Exercise prompt
A single figure is required: the number of lines below in which the word "name" occurs.

Records
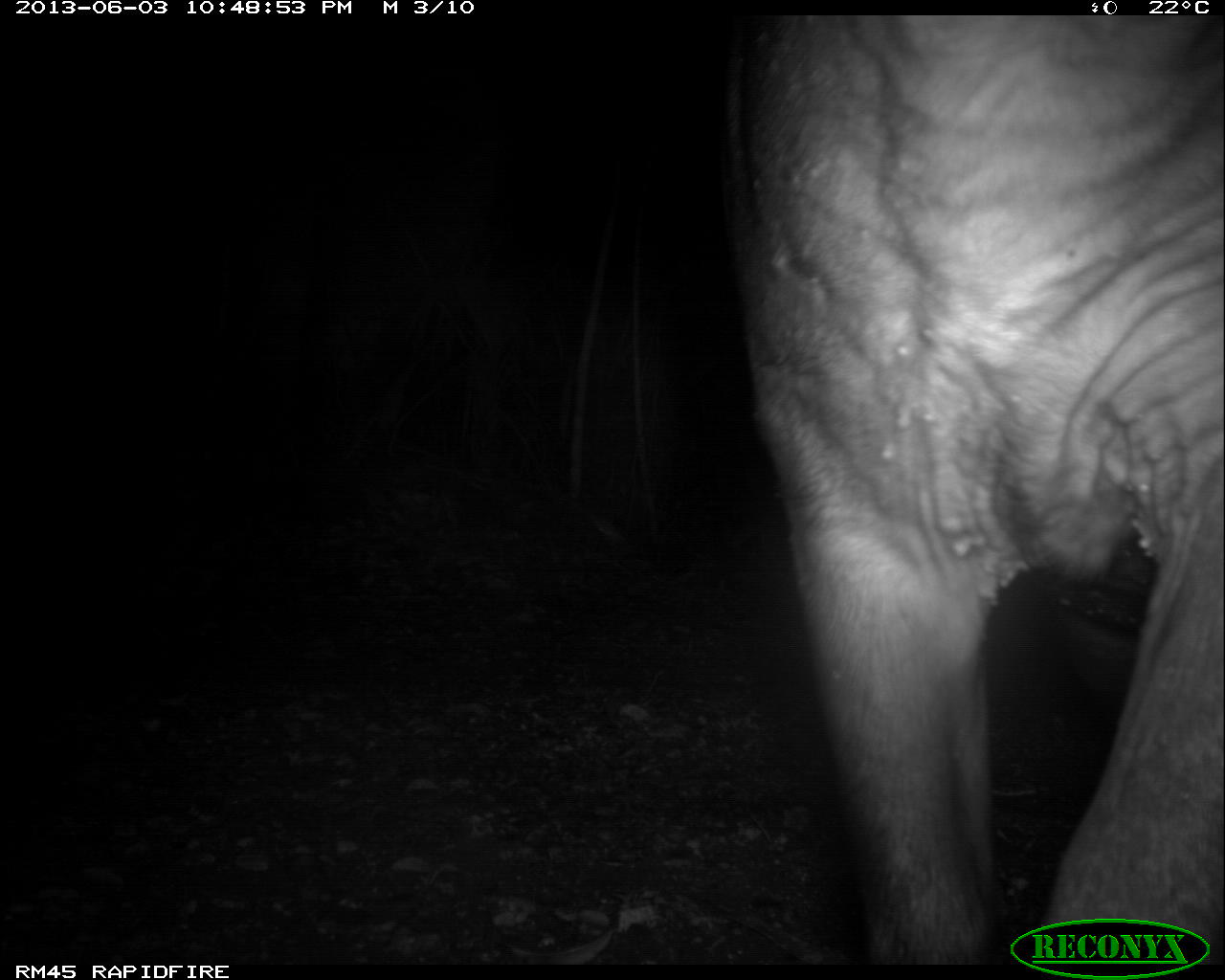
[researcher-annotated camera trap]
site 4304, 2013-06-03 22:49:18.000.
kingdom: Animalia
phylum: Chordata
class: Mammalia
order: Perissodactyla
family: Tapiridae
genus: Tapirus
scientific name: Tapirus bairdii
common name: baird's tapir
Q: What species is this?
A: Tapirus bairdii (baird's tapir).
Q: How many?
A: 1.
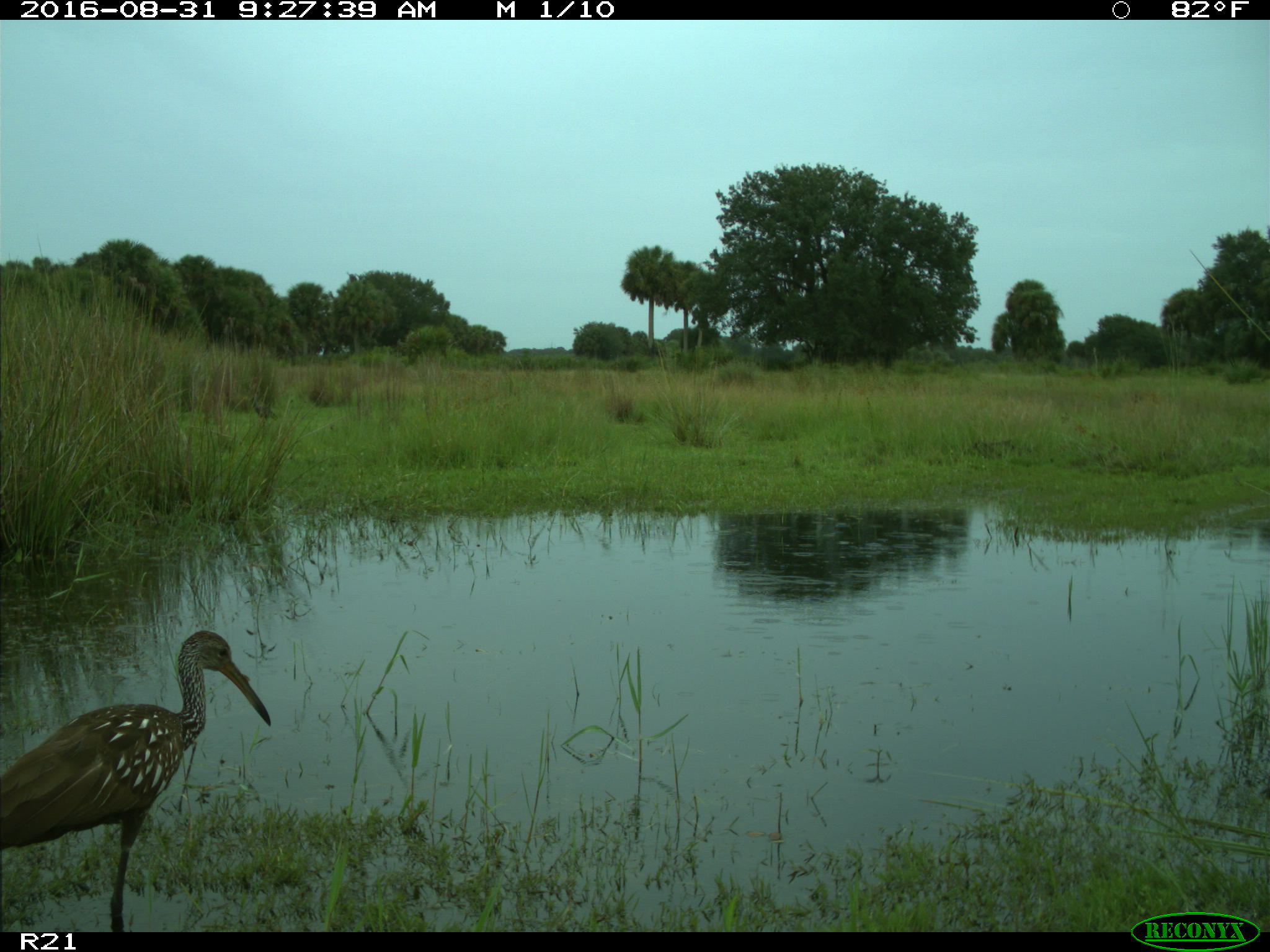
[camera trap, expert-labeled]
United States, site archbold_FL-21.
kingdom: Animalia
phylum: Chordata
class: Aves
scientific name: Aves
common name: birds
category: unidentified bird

Answer to this task
4